ЗАДАНИЕ 1 |
Изложите короче абзац фрагмента, который начинается словами «Но настолько последовательными», и сохраните его основные мысли.
ЗАДАНИЕ 2 |
Перепишите из фрагмента дословно отрывок от слов «Одно из двух: либо» до слов «нравственных начал обязательно.».

Подумаем же о том, как широко мы этим учением открываем дверь для всяческих политических авантюр, для всяческих насилий над народом, над его душой, его волей. Мы сами даем им заранее идейную санкцию, заранее облагораживаем их, придаем им величавый оттенок...
Но настолько последовательными мы быть не хотим. Посмотрите, в самом деле, как меняются наши мерки, когда при столкновениях подобного рода мы говорим о действиях наших и наших противников. Мы, которые только-что объявляли себя, во имя блага государства и его исторической миссии, свободными от обязательности всяких правовых гарантий и нравственных требований, мы начинаем вопиять о них, когда тот же образ действии усваивает себе противник. Когда „мы“ жестоко расправляемся с врагами, когда „мы“ без всякой жалости и без всяких гарантий правосудия совершаем величайшие акты насилия, мы оправдываем себя необходимостью и интересами „общего блага“, которое превыше всего,—а когда делают то же самое и во имя того же самого „они“, мы испускаем яростные крики о „наглости“, „варварстве“, „зверствах“ и т. д.
Одно из двух: либо все эти наши крики глубоко лицемерны, либо в них невольно сказывается признание, что все же для человеческих действий, к какой бы области они ни относились—к частной или государственной,—соблюдение нравственных начал обязательно.
Присмотримся, в самом деле, внимательнее. Вдумаемся глубже в то положение, которое считается многими совершенно бесспорной истиной государственной политики — salus publica suprema lex, общественное благо верховный закон. Точно-ли это такое бесспорное по своей ясности положение? Точно-ли это такая самоочевидная аксиома?

СОБРАННЫЙ МАТЕРИАЛ |
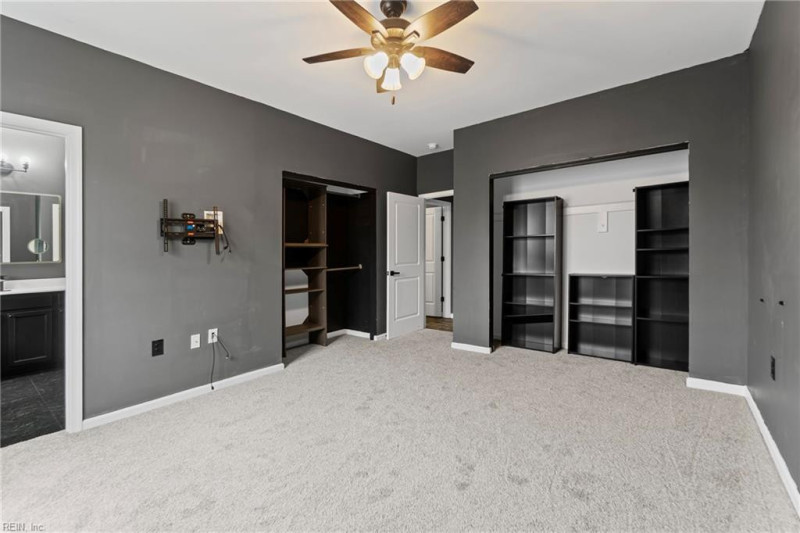 Photo 10 of 19 residential for sale in Chesapeake virginia Photo 10 of 19 residential for sale in Chesapeake virginia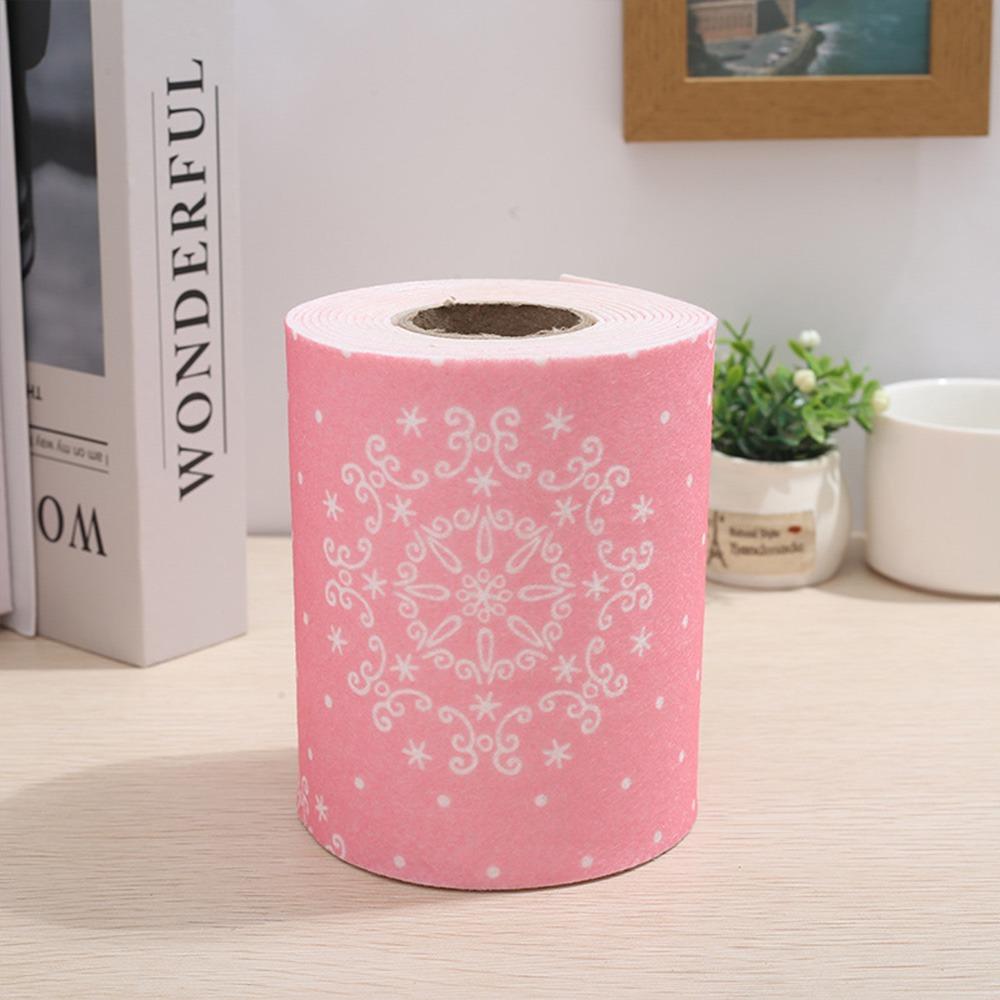 Waterproof Toilet Caulk Tape Cartoon Window Water-absorbing Sticker Sink Tape  for Bathroom Kitchen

РЕШЕНИЕ 1 |
Мы непоследовательны и меряем свои действия и действия противников разными мерками. Ради блага государства и его исторической миссии мы объявляем себя свободными от правовых гарантий и нравственных требований. Но когда противник поступает так же, мы сами начинаем взывать к этим гарантиям и требованиям. Свои жестокие расправы и насилие без гарантий правосудия мы оправдываем необходимостью и «общим благом». Те же действия «их» во имя того же самого мы называем «наглостью», «варварством» и «зверствами».

РЕШЕНИЕ 2 |
Одно из двух: либо все эти наши крики глубоко лицемерны, либо в них невольно сказывается признание, что все же для человеческих действий, к какой бы области они ни относились—к частной или государственной,—соблюдение нравственных начал обязательно.